**THE PROBLEM:** Each line that contains "assets" needs to be copied from the listing.

**SUPPLIED ENTRIES:**

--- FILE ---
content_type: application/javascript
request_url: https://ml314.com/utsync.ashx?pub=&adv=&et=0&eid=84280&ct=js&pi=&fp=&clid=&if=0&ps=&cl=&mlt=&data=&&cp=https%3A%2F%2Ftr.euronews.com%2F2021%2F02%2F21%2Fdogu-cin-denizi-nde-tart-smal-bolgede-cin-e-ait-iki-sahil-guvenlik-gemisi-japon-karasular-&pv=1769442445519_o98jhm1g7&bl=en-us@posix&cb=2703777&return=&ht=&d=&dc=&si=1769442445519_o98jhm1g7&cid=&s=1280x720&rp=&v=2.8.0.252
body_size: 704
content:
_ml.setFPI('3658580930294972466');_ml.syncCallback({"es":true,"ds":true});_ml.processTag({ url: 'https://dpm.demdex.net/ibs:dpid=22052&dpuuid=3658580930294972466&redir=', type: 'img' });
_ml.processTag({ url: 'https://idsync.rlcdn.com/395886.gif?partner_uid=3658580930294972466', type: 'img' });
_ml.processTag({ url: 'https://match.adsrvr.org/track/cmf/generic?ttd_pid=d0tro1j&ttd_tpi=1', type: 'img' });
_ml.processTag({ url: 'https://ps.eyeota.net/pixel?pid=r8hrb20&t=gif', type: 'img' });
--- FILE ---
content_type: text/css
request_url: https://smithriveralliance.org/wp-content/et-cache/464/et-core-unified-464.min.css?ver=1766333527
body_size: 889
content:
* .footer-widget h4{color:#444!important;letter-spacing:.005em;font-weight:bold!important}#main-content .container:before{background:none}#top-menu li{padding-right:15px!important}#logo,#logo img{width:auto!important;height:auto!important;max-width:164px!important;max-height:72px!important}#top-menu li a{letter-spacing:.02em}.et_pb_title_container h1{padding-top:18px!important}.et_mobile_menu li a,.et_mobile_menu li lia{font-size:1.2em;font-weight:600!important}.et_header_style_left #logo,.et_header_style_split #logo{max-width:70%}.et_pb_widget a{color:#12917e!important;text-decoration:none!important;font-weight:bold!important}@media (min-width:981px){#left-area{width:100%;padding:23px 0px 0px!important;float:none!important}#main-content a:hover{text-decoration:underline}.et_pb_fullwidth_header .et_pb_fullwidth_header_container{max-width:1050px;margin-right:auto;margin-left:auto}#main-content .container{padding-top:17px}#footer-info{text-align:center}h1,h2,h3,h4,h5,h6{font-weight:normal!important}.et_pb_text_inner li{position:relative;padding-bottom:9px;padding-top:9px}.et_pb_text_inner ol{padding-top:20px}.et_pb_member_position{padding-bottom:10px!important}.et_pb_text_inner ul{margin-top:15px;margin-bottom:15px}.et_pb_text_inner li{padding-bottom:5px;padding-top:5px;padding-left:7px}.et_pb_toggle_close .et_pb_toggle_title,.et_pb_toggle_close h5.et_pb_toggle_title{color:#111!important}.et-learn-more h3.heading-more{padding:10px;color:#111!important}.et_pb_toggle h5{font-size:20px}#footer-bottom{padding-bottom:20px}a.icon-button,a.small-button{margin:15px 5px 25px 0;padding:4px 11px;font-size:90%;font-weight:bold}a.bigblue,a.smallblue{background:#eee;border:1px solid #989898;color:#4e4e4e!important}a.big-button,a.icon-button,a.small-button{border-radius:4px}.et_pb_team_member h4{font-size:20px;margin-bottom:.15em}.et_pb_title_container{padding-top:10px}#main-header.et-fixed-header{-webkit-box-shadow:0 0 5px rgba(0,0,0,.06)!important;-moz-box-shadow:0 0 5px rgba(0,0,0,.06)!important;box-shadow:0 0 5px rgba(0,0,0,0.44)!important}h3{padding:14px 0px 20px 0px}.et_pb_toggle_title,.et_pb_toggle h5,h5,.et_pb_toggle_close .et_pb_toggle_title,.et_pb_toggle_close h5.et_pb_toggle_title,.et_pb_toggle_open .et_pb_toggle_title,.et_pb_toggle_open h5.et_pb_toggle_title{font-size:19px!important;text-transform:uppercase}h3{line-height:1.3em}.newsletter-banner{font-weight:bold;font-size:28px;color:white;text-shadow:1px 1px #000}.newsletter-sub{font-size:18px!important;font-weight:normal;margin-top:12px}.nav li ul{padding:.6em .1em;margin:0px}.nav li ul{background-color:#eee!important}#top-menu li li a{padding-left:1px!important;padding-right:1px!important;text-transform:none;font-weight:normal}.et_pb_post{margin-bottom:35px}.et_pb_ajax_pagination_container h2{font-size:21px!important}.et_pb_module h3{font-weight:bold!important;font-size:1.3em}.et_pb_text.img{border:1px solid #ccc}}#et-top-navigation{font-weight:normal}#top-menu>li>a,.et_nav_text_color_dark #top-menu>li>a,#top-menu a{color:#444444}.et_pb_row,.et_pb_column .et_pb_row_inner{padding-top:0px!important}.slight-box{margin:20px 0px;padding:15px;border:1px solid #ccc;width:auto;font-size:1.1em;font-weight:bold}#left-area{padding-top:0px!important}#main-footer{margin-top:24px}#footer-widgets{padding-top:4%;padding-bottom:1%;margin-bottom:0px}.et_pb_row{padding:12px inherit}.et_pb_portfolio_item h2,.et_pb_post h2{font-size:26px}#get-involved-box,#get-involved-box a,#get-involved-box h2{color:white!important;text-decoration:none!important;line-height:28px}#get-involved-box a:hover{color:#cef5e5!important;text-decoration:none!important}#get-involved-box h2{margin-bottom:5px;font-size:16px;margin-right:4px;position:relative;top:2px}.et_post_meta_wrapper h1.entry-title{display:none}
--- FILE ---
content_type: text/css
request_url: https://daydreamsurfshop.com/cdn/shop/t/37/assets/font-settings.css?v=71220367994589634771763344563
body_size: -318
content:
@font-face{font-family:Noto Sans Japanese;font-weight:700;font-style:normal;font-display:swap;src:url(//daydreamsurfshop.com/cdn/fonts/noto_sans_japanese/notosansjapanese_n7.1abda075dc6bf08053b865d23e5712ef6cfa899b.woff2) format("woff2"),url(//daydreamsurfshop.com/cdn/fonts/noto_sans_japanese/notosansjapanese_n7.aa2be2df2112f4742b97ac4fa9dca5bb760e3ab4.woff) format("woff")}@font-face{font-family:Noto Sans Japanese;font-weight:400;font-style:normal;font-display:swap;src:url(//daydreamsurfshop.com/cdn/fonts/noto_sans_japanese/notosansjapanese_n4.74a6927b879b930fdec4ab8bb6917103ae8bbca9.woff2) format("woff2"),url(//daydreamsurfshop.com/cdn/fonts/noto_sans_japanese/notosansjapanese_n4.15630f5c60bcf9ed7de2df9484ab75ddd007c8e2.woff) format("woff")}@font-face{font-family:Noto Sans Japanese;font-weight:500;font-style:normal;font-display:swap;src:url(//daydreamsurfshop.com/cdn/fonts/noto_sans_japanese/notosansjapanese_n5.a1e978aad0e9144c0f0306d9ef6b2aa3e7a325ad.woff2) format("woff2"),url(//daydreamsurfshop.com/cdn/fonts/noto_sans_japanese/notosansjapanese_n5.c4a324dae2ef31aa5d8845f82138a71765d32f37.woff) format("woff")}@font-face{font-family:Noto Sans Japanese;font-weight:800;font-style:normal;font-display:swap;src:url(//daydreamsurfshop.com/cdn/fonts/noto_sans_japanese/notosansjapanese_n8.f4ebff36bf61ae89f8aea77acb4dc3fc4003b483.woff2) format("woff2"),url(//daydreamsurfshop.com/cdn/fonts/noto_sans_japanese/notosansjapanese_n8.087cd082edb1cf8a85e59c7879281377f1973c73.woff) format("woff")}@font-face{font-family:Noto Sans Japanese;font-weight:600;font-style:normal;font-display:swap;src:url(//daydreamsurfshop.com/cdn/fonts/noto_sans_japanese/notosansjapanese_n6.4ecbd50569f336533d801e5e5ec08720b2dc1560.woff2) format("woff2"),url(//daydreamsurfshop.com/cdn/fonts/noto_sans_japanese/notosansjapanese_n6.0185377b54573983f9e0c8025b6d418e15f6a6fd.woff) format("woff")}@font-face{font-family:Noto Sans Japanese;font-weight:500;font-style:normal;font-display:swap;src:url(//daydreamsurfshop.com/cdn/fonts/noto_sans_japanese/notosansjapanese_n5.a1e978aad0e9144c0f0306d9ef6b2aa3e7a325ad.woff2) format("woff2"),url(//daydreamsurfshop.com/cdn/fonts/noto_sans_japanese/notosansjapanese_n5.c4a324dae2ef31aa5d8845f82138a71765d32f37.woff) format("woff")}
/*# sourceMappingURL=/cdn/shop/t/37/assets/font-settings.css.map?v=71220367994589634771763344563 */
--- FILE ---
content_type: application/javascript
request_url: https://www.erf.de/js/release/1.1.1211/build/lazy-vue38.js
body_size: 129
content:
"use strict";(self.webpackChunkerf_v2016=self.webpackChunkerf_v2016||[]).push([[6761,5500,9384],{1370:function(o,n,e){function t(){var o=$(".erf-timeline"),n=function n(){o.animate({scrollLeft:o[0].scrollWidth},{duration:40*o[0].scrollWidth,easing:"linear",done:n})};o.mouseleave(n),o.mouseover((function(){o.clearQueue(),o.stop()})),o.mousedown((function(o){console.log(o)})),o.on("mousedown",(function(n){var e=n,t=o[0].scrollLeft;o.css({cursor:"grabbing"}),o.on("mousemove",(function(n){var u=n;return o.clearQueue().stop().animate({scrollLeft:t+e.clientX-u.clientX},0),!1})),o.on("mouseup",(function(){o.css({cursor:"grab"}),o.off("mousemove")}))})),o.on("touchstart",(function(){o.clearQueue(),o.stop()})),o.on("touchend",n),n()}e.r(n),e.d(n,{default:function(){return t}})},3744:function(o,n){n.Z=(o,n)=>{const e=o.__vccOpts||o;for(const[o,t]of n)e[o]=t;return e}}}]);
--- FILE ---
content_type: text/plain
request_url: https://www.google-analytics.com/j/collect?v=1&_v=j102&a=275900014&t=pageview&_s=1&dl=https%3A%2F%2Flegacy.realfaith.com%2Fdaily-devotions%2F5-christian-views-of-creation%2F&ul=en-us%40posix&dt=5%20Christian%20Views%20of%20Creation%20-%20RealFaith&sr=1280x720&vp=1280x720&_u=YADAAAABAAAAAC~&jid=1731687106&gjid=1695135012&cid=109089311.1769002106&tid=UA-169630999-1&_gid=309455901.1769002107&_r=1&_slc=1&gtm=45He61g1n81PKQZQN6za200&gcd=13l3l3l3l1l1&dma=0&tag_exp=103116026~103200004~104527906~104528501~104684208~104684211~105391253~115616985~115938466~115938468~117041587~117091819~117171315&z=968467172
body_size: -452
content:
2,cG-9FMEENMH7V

**EXPECTED ANSWER:**
request_url: https://daydreamsurfshop.com/cdn/shop/t/37/assets/font-settings.css?v=71220367994589634771763344563
/*# sourceMappingURL=/cdn/shop/t/37/assets/font-settings.css.map?v=71220367994589634771763344563 */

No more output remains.